For many years, like 20, I have only eaten chevon, goat meat, also a very lean meat. I have a background in nutrition. Eating a balanced diet is key. I see nothing wrong with eating only rabbit. But like one poster wisely mentioned, it can be boring. I finally had to start eating other meats, because I was craving anything but chevon


----------



## Caprice Acres (Mar 6, 2005)

Might I ask what you're doing for dairy? If you don't know yet, I'd say try goats... and butcher the wethers that result from kidding out your does every year to supplement the rabbit meat. 

Also, cornishxrock chickens only live 6-8 weeks and need VERY little space to raise as they are so LAZY, lol, so they may be an option for you. And I've raised both heritage breeds and the cornishx's (looked down upon by some becuase they're an extremely fast growing hybrid) but I really like the cornish x's better because they are not tough and actually have a quality and quantity of meat WORTH butchering for. My heritage New Hampshires, well, suck.

The only reason I suggest them is because eating just rabbit would get AWFUL boring, IMO.


----------



## jil101ca (Jul 2, 2007)

Rabbit starvation is a term that comes from not being able to survive on rabbit alone, as in wilderness survival, referring to wild rabbits.


----------



## GoddessKristie (Jun 18, 2007)

◆ Stated exercise 1: Condense the paragraph in the rabbit-meat thread that begins "Also, cornishxrock chickens" into a shorter version that keeps its main facts.
◆ Stated exercise 2: Continue the rabbit-meat thread by writing the post that goes under its last header.
The records that follow come from a separate source.

◆ Information supplied:
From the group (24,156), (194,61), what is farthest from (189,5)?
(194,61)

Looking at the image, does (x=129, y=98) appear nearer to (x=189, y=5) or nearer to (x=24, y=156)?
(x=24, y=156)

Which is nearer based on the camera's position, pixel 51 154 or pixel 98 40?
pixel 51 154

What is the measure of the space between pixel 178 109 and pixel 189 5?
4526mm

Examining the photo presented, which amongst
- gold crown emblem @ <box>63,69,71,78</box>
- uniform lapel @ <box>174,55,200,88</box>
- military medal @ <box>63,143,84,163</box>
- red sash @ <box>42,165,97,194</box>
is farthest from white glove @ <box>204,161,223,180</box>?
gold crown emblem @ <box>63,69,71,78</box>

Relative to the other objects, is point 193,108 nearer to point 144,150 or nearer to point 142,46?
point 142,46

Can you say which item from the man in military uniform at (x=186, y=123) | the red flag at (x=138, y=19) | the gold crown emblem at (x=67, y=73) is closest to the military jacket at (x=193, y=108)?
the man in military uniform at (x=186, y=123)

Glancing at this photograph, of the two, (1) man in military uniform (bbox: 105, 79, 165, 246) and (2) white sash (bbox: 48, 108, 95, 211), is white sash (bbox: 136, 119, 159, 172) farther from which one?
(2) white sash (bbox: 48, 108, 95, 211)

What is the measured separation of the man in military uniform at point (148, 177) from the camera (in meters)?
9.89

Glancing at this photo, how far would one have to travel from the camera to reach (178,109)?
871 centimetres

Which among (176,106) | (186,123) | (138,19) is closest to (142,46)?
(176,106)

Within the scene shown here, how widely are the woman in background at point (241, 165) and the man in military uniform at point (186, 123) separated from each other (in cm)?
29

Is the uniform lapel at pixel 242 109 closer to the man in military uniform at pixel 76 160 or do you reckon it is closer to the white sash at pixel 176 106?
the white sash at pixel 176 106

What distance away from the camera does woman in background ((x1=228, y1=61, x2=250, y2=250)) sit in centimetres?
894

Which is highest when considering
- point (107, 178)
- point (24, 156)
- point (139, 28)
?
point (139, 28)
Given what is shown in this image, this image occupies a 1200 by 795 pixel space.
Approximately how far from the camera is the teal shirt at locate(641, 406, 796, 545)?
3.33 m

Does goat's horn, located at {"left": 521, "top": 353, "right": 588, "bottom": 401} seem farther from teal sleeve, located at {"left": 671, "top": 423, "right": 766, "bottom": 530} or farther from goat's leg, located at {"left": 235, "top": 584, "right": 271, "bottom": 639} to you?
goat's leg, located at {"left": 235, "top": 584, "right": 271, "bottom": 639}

◆ Task output 1: Cornish x Rock chickens live only 6–8 weeks and are lazy enough to need very little space, so they may be an option. The poster has raised both these hybrids and heritage breeds. Some people look down on the crosses for growing extremely fast, but the poster prefers them: they aren't tough, and their meat is worth butchering for both quality and quantity. The poster's heritage New Hampshires performed badly by comparison.

◆ Task output 2:
I am no expert on rabbit, but I do know that eggs are a "perfect" source of protien, meaning that they have every essential nutrient you can get from meat. I have a friend who is a vegetarian chef and he says that you can get them all from different sources, you just have to know what nutrients are in what protiens and get a good mix. I say if you're eating rabbit and eggs you'll be perfectly healthy!

We just bought a house in a small town and can only have rabbits in hutches and birds in cages, so we're planning to do rabbits and chickens in a portable hutch-run type situation. My parents farm cattle, so we will not hurt for good beef, but we wont be having chicken or pork, so I wanted something else to provide variety. I wonder if chickens in a hen house/run combo would work for you?


----------



## LMonty (Jul 31, 2006)

if you cant keep chickens, I'm guessing that goats aren't an option either. But, how about finding a like minded animal raiser and trading? I think that rabbit meat alone would get boring as the other posters have pointed out. Bu tyou may be able to locate someone that raises other meats, and would be willing to trade some for rabbit that you raise.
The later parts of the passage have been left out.